A leading Republican lawmaker Friday said the Bullock administration must share the blame for looming budget cuts to human services in Montana – and that the governor could help defray the cuts if he chooses.
Sen. Llew Jones of Conrad, an architect of the November budget deal that closed a $227 million shortfall in the state budget, told MTN News that Gov. Steve Bullock, a Democrat, has options available if he wants to reduce cuts to health-care programs that serve the disabled and the poor.
The state’s revenue picture appears to have improved in the past two months and the governor could obtain an additional $32 million by extending a private-prison contract, Jones said in an interview.
Instead, Bullock seems intent on carrying out the full cuts and blaming Republicans for not raising taxes to ease the pain, Jones said.
The governor’s office adamantly disagreed Friday, saying Bullock didn’t want to make any of the cuts, but that Republicans, who control majorities at the Legislature, refused during a November special session to consider any tax increases to offset cuts.
Ronja Abel, spokeswoman for the governor, also said more time is needed to assess the private-prison contract with CoreCivic, which operates the prison near Shelby housing 600 state inmates.
“Republican legislators voted to request an extension to the contract without considering the long-term costs, the continued need for the facility, the value of the facility or the quality of the services,” she said.
Republicans also voted to make the cuts permanent, she added, making it difficult to restore them if revenue improves.
Jones’ comments came the day after an emotional hearing in Helena, when scores of health-care providers and advocates for the poor testified against the cuts.

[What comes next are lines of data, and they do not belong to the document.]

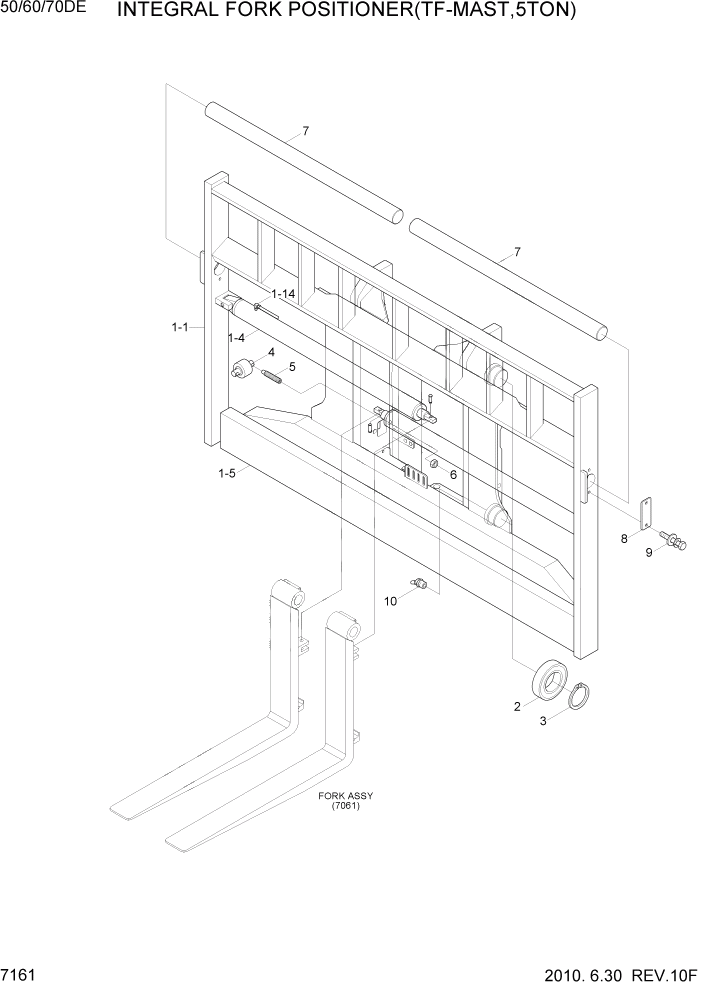 50/60/70DE INTEGRAL FORK POSITIONER(TF-MAST,5TON)

7
7
1-14
1-1
1-4
4
5
6
1-5
8
9
10
2
3
FORK ASSY
(7061)

7161
2010. 6.30 REV.10F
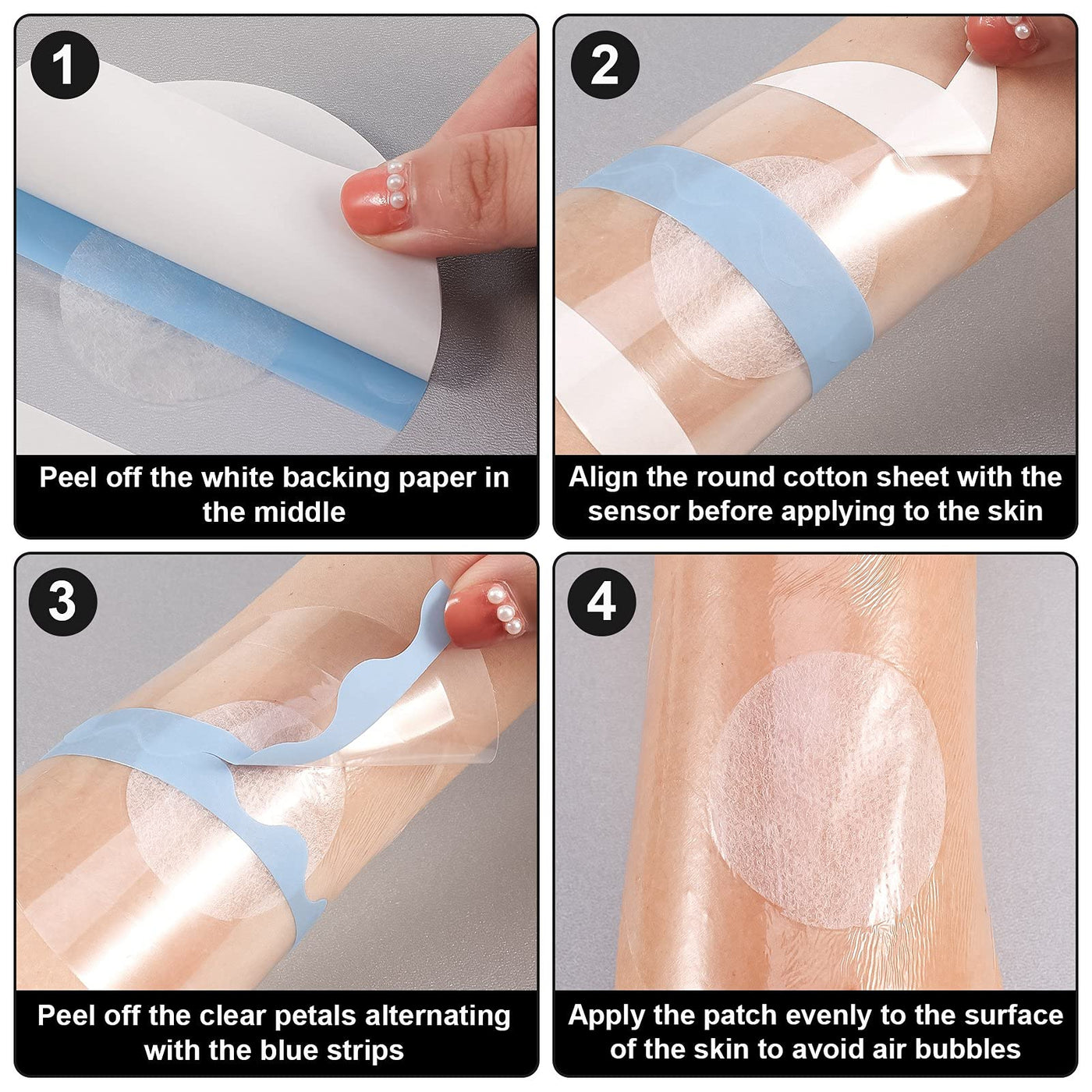 1

Peel off the white backing paper in the middle

2

Align the round cotton sheet with the sensor before applying to the skin

3

Peel off the clear petals alternating with the blue strips

4

Apply the patch evenly to the surface of the skin to avoid air bubbles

Sheila Hogan, Bullock’s director of the Department of Public Health and Human Services, led off the hearing by saying the $12.5 million in human-service cuts are occurring because of Republicans’ refusal to consider any new revenue during the special session.
The cuts are in a variety of programs, including foster care, dentures for the poor, and case-management for kids with medical and other problems.
Jones said he thinks Bullock is ignoring options that could mean fewer and shallower cuts, such as extending the prison contract beyond 2019. Extending the contract would persuade CoreCivic to transfer $32 million to the state, he said.
Jones added that state revenue has bounced back in the past two months significantly, indicating that the longer-term cuts don’t need to be as deep.
“Some of this (revenue increase) is a bump,” he said. “But I can’t see a scenario where all of it is a bump.”
Jones said the Legislature gave Bullock the power to back off on overall budget cuts, if revenue comes in stronger than anticipated this year. However, that law – passed by the special session – says spending increases can’t be made until later this year, depending on revenue levels this summer.
Jones also said Bullock originally proposed the human-service cuts now being imposed, and suggested that other cuts could have been considered, elsewhere in the huge Department of Public Health and Human Services.
Jones said the votes for a tax increase weren’t there at the special session last November, and that Bullock should have recognized that fact and considered other options.